Called the FLOAT House, the unique home aims to answer the challenge posed by the Big Easy's flood risk, starkly illustrated by the rising waters of Hurricane Katrina in 2005.
"I wanted to float it down the Mississippi River to New Orleans," architect Thom Mayne said with a chuckle while in New Orleans for Tuesday's event. Instead, the home was shipped in pieces from Los Angeles, where it had been constructed on UCLA's campus.
The dwelling was designed by Morphosis Architects under the direction of Mayne, a professor at UCLA. Mayne said it's the first of its kind to be permitted in the United States.
It is long and narrow like the traditional New Orleans shotgun home and sits on a raised 4-foot base. It also has a front porch. But the home is contemporary in design, with sharp angles and energy efficient features like solar panels and a roof designed to capture and recycle water.
"You have to build a house for the environment, for the reoccurrence of hurricanes, but it can also be energy efficient," Mayne said.
No one lives there yet, but a family could buy the home and move in as early as next month, said Tom Darden, executive director of Make It Right. The group says it went through the local zoning and permitting channels before erecting the 1,000 square-foot, two-bedroom house on the site.
Residents must qualify through the foundation to be eligible for the floating house or other homes being built by Pitt's group.

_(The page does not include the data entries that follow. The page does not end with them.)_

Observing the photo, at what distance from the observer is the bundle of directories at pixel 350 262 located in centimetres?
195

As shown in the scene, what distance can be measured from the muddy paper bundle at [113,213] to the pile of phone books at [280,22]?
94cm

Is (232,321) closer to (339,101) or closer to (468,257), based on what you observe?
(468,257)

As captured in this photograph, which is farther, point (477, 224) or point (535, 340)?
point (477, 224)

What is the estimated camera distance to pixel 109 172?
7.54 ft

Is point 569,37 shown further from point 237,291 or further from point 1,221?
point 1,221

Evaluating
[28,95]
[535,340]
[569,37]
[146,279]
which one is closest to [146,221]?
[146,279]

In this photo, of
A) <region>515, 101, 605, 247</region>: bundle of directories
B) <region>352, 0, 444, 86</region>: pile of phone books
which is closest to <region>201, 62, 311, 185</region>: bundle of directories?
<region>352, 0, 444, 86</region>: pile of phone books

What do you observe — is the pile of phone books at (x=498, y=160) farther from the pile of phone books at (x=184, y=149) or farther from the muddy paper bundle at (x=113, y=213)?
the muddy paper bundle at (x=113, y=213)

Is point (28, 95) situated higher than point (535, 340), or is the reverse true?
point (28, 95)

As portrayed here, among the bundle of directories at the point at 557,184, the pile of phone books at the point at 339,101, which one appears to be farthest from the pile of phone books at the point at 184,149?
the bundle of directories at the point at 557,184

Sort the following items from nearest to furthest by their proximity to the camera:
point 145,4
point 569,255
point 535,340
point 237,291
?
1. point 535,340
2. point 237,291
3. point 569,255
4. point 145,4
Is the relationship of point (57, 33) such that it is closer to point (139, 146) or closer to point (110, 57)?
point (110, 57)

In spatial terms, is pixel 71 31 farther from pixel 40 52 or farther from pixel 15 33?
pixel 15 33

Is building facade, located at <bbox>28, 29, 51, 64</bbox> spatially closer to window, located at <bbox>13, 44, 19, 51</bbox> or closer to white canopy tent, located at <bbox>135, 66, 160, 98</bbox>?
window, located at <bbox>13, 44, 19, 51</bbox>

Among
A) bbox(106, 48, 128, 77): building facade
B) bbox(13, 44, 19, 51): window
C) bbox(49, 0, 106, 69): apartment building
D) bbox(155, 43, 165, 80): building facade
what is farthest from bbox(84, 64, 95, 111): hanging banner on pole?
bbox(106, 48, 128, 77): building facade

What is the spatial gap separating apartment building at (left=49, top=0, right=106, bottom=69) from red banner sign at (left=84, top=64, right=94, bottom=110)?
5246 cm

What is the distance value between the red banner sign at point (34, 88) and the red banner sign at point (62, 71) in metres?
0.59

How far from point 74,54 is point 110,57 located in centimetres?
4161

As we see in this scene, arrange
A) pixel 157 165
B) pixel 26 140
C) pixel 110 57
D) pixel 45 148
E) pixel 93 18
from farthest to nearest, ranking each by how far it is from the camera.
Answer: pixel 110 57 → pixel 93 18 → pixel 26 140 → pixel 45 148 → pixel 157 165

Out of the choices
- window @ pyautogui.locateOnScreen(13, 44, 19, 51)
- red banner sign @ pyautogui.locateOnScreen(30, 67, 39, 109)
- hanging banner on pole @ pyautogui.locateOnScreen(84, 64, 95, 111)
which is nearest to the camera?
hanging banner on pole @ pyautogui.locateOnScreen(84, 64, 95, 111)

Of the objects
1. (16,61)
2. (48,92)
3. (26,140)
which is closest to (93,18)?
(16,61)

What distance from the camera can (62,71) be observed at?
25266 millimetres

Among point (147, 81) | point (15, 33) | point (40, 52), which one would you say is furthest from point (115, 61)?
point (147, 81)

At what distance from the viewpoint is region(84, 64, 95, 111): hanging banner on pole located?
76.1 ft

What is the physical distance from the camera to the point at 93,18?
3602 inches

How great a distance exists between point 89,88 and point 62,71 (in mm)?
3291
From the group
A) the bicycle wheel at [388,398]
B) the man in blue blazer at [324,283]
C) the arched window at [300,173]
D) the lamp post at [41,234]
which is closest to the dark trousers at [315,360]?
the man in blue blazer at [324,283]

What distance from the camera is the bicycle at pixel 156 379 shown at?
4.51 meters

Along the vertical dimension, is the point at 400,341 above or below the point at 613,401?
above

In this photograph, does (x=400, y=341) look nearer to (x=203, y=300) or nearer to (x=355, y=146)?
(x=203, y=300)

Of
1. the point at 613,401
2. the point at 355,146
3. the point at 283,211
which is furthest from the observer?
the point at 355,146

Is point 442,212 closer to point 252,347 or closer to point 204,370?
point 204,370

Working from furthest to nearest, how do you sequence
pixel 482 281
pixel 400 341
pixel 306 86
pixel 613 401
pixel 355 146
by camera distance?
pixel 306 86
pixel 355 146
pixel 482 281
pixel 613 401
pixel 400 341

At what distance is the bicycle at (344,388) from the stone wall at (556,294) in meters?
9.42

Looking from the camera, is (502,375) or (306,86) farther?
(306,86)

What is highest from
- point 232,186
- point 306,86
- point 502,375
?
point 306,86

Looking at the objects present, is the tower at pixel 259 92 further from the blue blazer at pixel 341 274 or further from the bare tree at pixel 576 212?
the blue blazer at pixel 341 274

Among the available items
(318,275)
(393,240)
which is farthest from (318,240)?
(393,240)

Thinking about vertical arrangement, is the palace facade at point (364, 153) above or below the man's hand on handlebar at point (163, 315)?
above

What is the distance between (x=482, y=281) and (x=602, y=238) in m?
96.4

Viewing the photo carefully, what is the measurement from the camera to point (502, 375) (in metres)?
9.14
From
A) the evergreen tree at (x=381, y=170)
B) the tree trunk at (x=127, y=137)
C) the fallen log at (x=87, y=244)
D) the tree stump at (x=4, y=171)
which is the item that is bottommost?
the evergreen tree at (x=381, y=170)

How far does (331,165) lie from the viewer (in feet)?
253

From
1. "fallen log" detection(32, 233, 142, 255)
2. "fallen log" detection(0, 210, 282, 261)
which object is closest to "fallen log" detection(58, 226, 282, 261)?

They must have lived in the Lower 9th Ward before Hurricane Katrina struck the area in August 2005.
Mayne said the Morphosis floating house technology was developed and is in use in the Netherlands, where architects are working to address rising sea levels expected with climate change.
In case of a flood, the base of the house acts as a raft, allowing the home to rise on guide posts up to 12 feet as water levels rise. In the Lower 9th Ward, which saw some of the worst flooding in the city during Katrina, floodwater reached as high as 12 feet.
"It's amazing," Darden said. "Our goal is to be as innovative and eco-friendly as we can be, and the FLOAT House is certainly technology designed for this climate."
The home's base is a high-performance chassis made from polystyrene foam coated in glass fiber-reinforced concrete. It houses the essential equipment to supply power, water and fresh air.
While not intended for occupants to remain inside during a hurricane, the structure is designed to minimize catastrophic damage and preserve the homeowner's investment, Mayne said.
The floating home should also allow residents to return within days of a hurricane or flood, Mayne said.
Mayne's team, which included architects and UCLA graduate students, took about two years to design and build the house. He said he is now shopping for a production company to help mass produce it. Miller said the houses could sell for around $150,000.
Shannon Sharpe Briand, a New Orleans real estate agent with ReMax for more than seven years, said she thinks some buyers would be interested in the floating homes, especially if the going price is $150,000.
"That price is affordable, especially if the homes are move-in ready," she said.
Mayne said he admires Pitt's effort to build stronger, safer and more energy efficient housing in New Orleans. Pitt founded Make It Right in 2007 to help Lower 9th Ward residents who lost their homes during Katrina.
More than a dozen homes have been completed _ with families moved in _ on the Make It Right site, and another 20 are under construction. Plans call for 50 homes on the site by December and 150 by the end of next year, Darden said.